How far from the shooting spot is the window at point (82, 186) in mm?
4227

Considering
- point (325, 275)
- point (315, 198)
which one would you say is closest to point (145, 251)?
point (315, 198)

| What you need to do |
Rewrite the data above, replacing "shooting spot" with "camera position" and leaving everything else unchanged.

| Answer to this exercise |
How far from the camera position is the window at point (82, 186) in mm?
4227

Considering
- point (325, 275)
- point (315, 198)
which one would you say is closest to point (145, 251)?
point (315, 198)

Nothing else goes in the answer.